EXERCISE BRIEF
Return only the lines starting at the line that contains "In this picture, of" and ending with the final line of the listing; include both endpoints.

SUPPLIED ENTRIES
-*-*-

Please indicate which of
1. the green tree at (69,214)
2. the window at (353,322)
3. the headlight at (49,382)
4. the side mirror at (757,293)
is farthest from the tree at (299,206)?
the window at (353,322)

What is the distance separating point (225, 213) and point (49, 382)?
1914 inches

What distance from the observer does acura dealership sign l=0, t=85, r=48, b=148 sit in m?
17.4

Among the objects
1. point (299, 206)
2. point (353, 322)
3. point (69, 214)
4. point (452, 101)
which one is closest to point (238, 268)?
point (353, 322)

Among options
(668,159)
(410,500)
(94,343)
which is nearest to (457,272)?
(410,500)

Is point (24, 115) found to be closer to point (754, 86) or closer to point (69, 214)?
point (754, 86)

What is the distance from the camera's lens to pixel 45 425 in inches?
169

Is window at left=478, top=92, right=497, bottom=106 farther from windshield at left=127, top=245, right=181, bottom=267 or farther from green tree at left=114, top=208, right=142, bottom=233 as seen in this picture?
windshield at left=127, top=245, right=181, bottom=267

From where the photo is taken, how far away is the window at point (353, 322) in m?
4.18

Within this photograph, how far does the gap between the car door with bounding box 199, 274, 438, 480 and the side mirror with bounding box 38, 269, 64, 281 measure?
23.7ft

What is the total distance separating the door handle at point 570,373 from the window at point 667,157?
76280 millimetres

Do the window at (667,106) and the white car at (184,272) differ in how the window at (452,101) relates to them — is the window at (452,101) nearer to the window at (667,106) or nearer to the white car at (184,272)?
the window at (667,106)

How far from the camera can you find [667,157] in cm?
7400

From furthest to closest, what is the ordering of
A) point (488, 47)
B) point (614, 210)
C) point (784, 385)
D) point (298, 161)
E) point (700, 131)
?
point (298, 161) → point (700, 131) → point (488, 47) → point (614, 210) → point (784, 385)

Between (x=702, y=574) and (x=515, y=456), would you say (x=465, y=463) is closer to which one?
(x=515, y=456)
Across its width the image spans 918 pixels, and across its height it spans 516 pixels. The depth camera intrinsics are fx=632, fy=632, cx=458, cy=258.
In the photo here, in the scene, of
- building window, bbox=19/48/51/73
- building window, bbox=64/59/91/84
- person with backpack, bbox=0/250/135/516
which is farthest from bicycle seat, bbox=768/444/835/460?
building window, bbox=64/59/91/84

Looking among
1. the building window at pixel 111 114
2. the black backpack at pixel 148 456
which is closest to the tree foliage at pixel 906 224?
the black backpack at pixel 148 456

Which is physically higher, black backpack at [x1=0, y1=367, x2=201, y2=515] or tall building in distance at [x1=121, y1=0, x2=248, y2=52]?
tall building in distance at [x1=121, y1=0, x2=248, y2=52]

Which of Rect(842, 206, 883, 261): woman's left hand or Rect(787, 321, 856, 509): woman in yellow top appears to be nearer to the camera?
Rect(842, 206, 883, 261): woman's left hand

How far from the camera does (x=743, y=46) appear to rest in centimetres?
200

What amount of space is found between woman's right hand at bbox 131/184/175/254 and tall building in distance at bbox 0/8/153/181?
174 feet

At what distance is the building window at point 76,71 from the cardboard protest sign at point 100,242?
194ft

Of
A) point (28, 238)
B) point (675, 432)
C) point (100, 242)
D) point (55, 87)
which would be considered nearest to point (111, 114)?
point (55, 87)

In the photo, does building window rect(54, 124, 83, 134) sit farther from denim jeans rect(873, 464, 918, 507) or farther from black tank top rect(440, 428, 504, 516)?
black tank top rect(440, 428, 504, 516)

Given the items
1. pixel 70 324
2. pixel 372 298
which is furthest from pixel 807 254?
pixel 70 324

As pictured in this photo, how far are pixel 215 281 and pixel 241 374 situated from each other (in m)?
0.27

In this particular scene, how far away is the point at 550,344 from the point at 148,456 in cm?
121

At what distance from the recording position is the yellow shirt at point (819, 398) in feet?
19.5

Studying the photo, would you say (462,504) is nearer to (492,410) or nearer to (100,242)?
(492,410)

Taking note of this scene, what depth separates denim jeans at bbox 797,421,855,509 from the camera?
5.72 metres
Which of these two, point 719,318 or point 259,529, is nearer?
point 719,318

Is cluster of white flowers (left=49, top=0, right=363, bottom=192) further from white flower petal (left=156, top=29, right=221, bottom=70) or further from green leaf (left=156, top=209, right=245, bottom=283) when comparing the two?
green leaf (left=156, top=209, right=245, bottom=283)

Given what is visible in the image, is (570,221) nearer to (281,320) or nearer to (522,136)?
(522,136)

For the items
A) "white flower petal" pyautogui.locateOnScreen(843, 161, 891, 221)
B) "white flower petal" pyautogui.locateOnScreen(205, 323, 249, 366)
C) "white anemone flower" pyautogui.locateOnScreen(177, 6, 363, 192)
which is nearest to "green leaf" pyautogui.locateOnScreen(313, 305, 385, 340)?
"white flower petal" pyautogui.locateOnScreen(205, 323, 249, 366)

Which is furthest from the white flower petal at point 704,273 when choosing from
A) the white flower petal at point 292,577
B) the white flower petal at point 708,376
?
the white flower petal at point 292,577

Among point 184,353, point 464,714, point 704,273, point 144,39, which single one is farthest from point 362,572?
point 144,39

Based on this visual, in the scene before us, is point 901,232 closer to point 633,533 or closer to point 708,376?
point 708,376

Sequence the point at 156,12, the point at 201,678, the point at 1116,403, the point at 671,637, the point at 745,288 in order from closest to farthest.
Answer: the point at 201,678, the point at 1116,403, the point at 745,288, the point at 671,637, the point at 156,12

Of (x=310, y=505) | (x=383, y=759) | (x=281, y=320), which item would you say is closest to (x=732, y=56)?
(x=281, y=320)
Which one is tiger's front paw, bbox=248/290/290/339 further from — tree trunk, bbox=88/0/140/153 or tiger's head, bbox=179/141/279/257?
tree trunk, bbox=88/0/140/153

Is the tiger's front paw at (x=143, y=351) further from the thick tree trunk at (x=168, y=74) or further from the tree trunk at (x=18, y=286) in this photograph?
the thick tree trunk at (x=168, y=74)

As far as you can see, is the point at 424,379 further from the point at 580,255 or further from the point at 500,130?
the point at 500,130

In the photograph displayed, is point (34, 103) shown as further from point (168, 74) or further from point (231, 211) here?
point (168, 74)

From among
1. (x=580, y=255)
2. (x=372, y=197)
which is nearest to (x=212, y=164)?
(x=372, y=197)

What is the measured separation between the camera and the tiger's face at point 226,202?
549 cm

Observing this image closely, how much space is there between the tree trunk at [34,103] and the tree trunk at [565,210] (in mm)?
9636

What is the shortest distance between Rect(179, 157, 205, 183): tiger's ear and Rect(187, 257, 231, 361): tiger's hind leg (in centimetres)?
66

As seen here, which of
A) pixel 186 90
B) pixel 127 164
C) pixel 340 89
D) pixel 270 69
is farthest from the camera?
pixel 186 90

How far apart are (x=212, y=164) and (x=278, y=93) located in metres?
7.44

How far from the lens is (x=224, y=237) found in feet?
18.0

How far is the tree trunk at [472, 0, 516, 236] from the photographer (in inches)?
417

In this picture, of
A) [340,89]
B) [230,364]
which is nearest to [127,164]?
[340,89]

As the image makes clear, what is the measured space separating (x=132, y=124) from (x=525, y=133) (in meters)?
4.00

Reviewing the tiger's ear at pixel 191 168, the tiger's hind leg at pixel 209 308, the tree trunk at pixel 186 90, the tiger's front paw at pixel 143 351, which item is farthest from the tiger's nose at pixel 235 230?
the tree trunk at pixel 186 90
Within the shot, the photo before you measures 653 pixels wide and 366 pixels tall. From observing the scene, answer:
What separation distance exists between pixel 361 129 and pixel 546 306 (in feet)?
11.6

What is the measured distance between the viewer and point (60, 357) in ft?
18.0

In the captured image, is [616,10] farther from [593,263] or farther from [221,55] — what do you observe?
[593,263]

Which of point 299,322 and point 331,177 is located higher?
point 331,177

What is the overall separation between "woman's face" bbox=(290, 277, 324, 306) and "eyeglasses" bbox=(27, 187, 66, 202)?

-*-*-

PROBLEM SOLUTION
In this picture, of
A) [340,89]
B) [230,364]
which is nearest to [127,164]?
[340,89]

As the image makes clear, what is the measured space separating (x=132, y=124) from (x=525, y=133) (in meters)?
4.00

Reviewing the tiger's ear at pixel 191 168, the tiger's hind leg at pixel 209 308, the tree trunk at pixel 186 90, the tiger's front paw at pixel 143 351, which item is farthest from the tiger's nose at pixel 235 230?
the tree trunk at pixel 186 90
Within the shot, the photo before you measures 653 pixels wide and 366 pixels tall. From observing the scene, answer:
What separation distance exists between pixel 361 129 and pixel 546 306 (in feet)?
11.6

What is the measured distance between the viewer and point (60, 357) in ft?
18.0

In the captured image, is [616,10] farther from [593,263] or farther from [221,55] — what do you observe?
[593,263]

Which of point 299,322 and point 331,177 is located higher?
point 331,177

What is the overall separation between "woman's face" bbox=(290, 277, 324, 306) and "eyeglasses" bbox=(27, 187, 66, 202)?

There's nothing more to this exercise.